Seconds Out in Newcastle


Workers in Telstraís busy Newcastle call centre get only seconds away from their headsets during casual shifts.

The Community and Public Sector Union (CPSU) has raised concerns about Choice HR allowing only a few seconds break every hour for the 100 labour hire employees it contributes to the Newcastle operation.

The CPSU has lodged a dispute with the Industrial Relations Commission, claiming staff are being exposed to unsafe and unfair work practices.

Telstra's use of labour hire means operators sitting alongside one another are on different sets of conditions.

Local union members have organised a petition against the unsafe breaks policy.

Choice staff work alongside Telstra employees whose union-negotiated agreement provides for proper breaks every 70 minutes.

When the CPSU took staff concerns to Choice HR recently, the company stood by its guidelines, which the CPSU claims would be unacceptable at virtually every other Australian call centre.

According to CPSU Communications Division Secretary, Paul Ingwersen, the difference in rest breaks between the Telstra employees and labour hire staff is "completely unacceptable".

"What Choice HR is doing is unsafe and we will pursue this matter until all staff receive adequate rest breaks," says Ingwersen. "We think it's quite reasonable that labour hire employees get similar breaks.
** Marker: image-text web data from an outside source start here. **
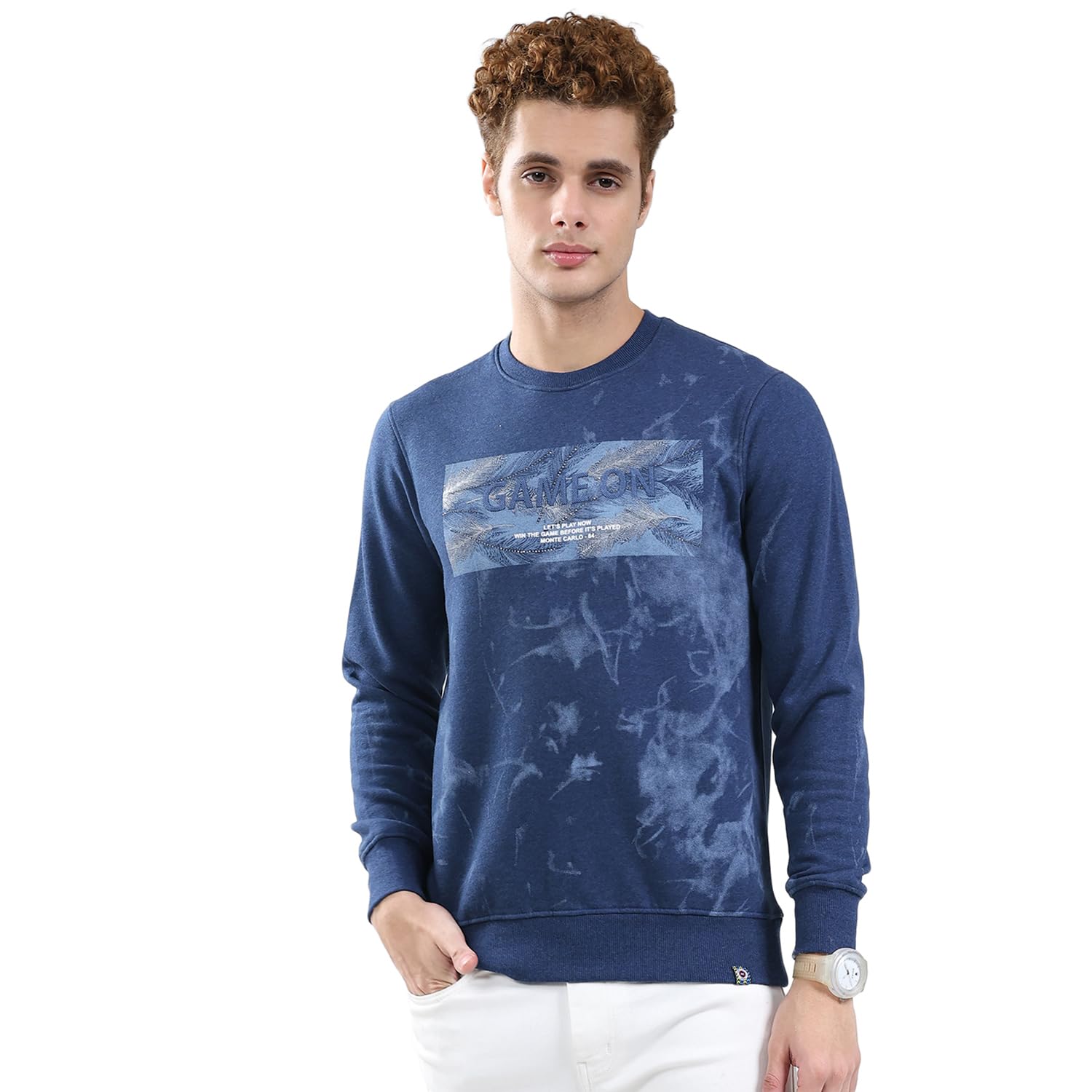 monte carlo Men Regular Fit Round Neck Printed Pull On Closure Full Sleeve Sweatshirt | Stylish Casual wear | Cozy Winter Hoodie | Comfortable Layering Outfit | Winter Sweatshirt for Men's-picture-36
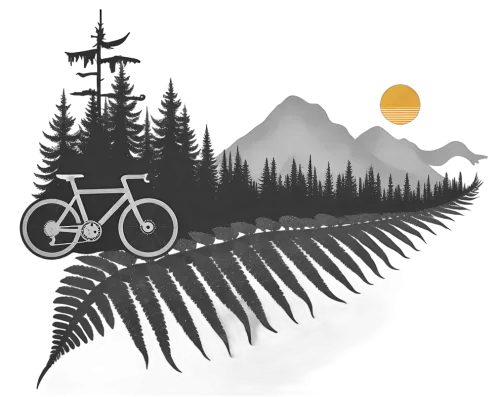 Custom T-Shirt Printing: Adventure in Nature | Bicycle, Mountains & Sunset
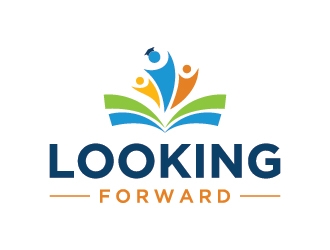 Looking Forward logo design by Fear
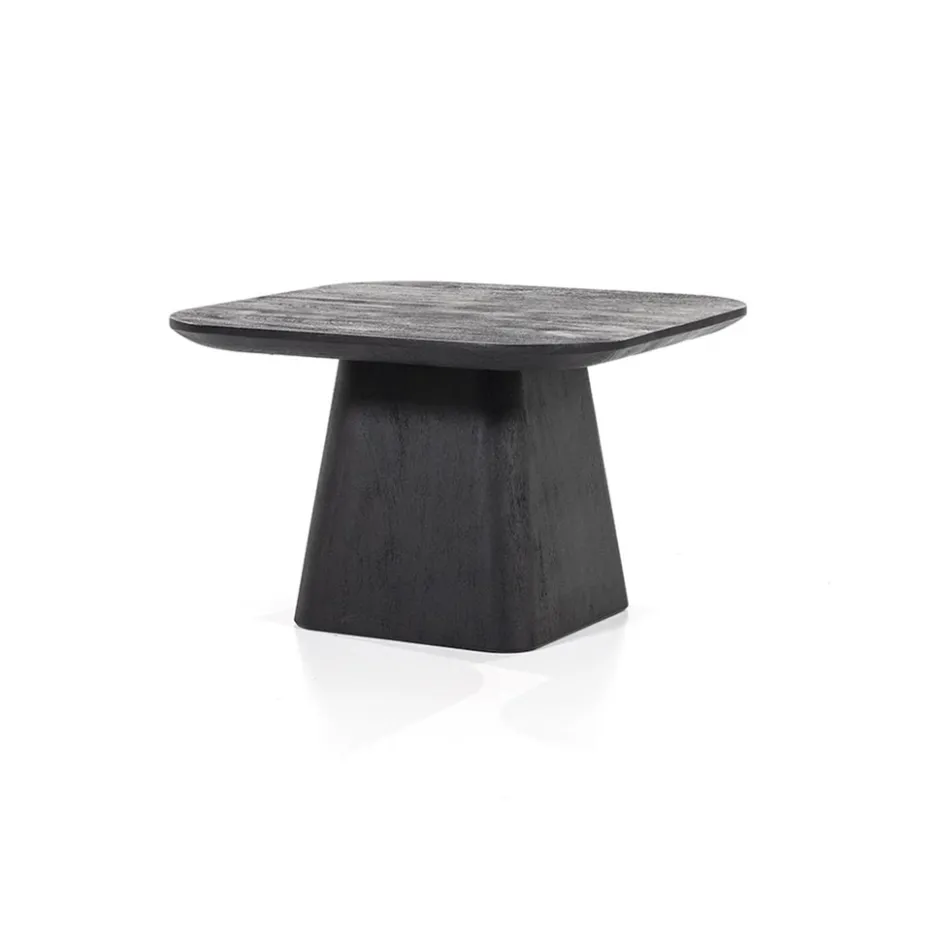 Bijzettafel Aron zwart 60x60 cm>Straluma Outlet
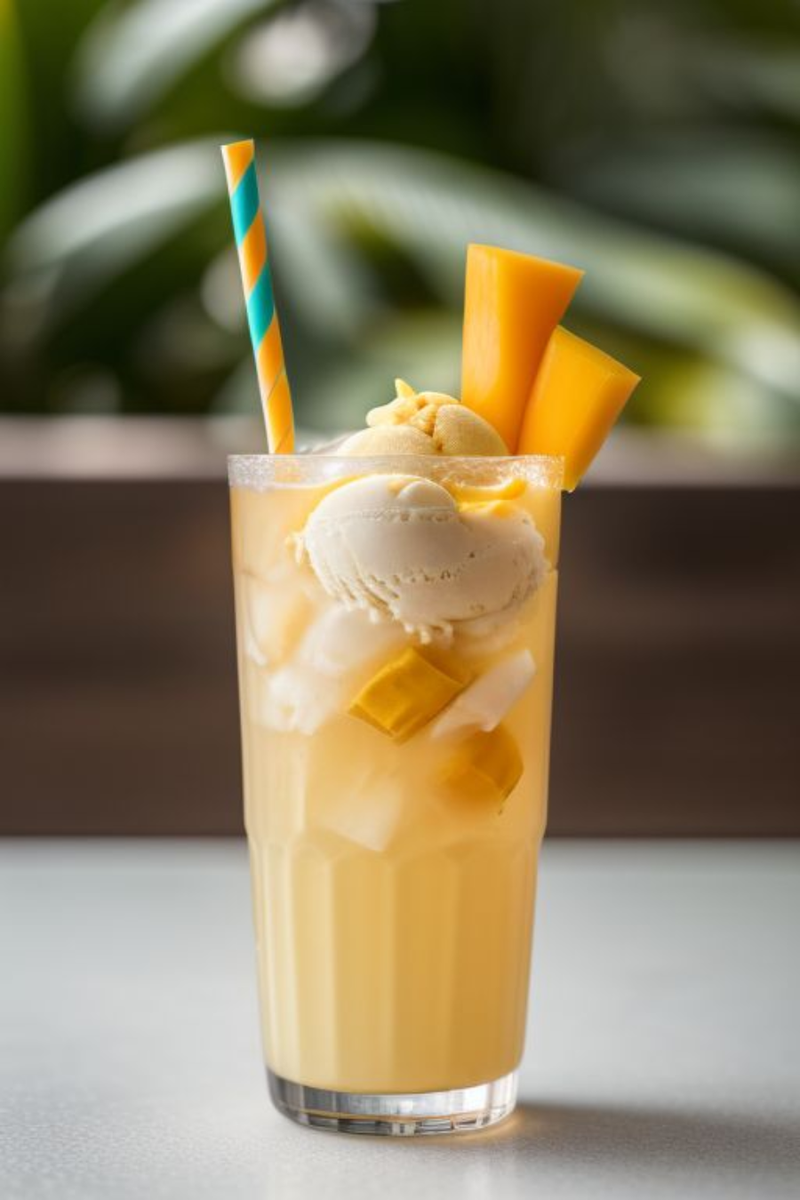 Mango Cream Ice Cream Float Recipe | Mango Float Syrup for Cafes | Swa Artisanal Syrups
There's absolutely no justification for the Choice HR policy that a few seconds break every half hour is sufficient.

"All the health and safety guidelines say that you have to have regular and frequent breaks. We've taken a stand on this issue."

The CPSU also believes these practices have implications for Telstra customers.

"Under these arrangements, some staff are going to be more fatigued than others when dealing with enquiries and complaints," says Ingwersen. "To guarantee quality service for customers, surely it is in Telstra's interest to ensure that everyone doing call-centre work for them gets decent, regular rest breaks."